Short of perhaps "massive nuclear exchange occurs during the Cold War", no 20th century PODs will achieve that.
 

Earl

Well-known member
Why are you guys debating a frickin' 20th century POD in a thread dedicated to imagining ATL scenarios that produce worlds that would be truly unrecognisable and staggeringly alien to preset-day viewers from OTL?

Short of perhaps "massive nuclear exchange occurs during the Cold War", no 20th century PODs will achieve that.
Even that would probably still leave stuff we could all recognize, I doubt people would just abandon their national loyalty over night and their would be remenants of the old world in every nook and cranny.
 

Bassoe

Well-known member
One I've been playing with is the idea that the oceans are full of aggressive megafauna out of mythology, your sea serpents and krakens and the like. This renders trans-oceanic travel a non-starter up until the invention of propulsion systems and weapons systems able to cope, well beyond the OTL age of exploration.
Why not just use poison? Megafauna needs a supporting ecology and humans have been able to kill that by accident since we had populations large enough to produce sewage runoff.
 

WolfBear

Well-known member
Actually I doubt that would have much if any effect. Lenin was one of several competent leaders of the Communist movement in Russia if he wasn't there to step forward one of the others would have, and while whoever replaces him might not be as competent as Lenin was, the difference wouldn't be all that great overall, and may even turn out that his replacement is better in some respects.

I don't know if there would have actually been an October/November Revolution in Russia in late 1917 without Lenin's single-handed level of determination to achieve it, though. Or whether the Reds would have actually still won the subsequent civil war in Russia in a scenario where this revolution still occurs.
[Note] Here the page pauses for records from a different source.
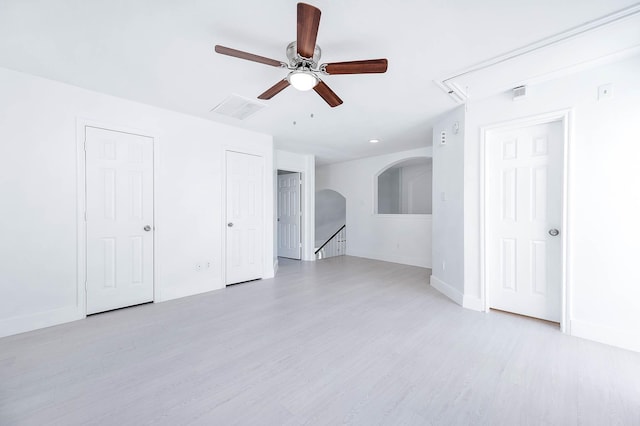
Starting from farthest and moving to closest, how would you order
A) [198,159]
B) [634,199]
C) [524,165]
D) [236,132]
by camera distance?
[236,132] < [198,159] < [524,165] < [634,199]

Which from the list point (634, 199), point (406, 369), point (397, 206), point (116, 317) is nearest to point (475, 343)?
point (406, 369)

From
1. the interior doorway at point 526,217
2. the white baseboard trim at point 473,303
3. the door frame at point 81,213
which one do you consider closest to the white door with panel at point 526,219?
the interior doorway at point 526,217

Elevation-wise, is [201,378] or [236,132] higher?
[236,132]

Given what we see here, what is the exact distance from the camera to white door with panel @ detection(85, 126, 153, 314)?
2984 millimetres

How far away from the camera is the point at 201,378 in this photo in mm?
1867

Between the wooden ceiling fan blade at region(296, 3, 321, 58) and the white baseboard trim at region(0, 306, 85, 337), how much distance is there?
11.5ft

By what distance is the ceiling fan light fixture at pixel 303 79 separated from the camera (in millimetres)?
1971

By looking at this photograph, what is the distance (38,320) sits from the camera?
263 cm

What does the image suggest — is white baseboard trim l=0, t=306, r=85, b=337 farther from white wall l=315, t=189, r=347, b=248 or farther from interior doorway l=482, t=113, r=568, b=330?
white wall l=315, t=189, r=347, b=248

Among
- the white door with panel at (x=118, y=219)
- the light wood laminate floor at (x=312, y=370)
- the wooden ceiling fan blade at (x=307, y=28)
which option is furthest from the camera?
the white door with panel at (x=118, y=219)

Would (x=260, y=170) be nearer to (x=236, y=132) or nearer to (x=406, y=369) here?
(x=236, y=132)

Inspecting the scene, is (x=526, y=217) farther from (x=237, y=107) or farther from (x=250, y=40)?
(x=237, y=107)

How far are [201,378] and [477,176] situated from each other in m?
3.44

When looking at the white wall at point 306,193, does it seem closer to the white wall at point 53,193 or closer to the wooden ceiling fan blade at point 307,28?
the white wall at point 53,193
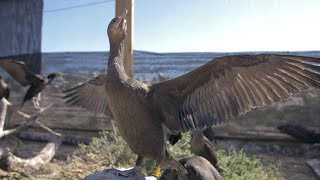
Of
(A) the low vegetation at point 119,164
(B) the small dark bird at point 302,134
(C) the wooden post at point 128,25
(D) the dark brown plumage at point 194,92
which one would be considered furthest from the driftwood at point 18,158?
(B) the small dark bird at point 302,134

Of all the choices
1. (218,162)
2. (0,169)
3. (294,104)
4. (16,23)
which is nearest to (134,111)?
(218,162)

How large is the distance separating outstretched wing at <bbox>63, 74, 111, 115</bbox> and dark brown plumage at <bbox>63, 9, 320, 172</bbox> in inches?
36.2

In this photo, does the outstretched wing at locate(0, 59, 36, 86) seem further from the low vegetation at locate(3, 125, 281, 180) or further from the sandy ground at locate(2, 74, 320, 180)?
the low vegetation at locate(3, 125, 281, 180)

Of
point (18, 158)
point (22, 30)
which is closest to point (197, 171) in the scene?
point (18, 158)

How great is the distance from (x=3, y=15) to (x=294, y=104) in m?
6.48

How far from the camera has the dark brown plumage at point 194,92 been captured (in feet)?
8.91

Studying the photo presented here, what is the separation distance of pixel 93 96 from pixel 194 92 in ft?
4.23

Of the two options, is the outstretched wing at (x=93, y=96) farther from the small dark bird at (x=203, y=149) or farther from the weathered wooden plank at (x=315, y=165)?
the weathered wooden plank at (x=315, y=165)

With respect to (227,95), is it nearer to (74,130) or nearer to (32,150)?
(32,150)

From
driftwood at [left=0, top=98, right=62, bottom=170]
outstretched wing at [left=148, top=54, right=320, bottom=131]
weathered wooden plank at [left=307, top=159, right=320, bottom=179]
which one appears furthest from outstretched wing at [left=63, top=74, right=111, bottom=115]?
weathered wooden plank at [left=307, top=159, right=320, bottom=179]

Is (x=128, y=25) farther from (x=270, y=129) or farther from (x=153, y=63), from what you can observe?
(x=270, y=129)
I might have mentioned this earlier here, but a PoD with either a surviving Alexander the Great, no Jesus, or no Muhammad--or some combination of these figures--would be extraordinarily significant. You could also avoid conceiving the future Buddha, hence no Buddhism. Hinduism is harder to prevent because AFAIK it wasn't created by a single historical figure. And Daoism is sort of irrelevant outside of China, I think.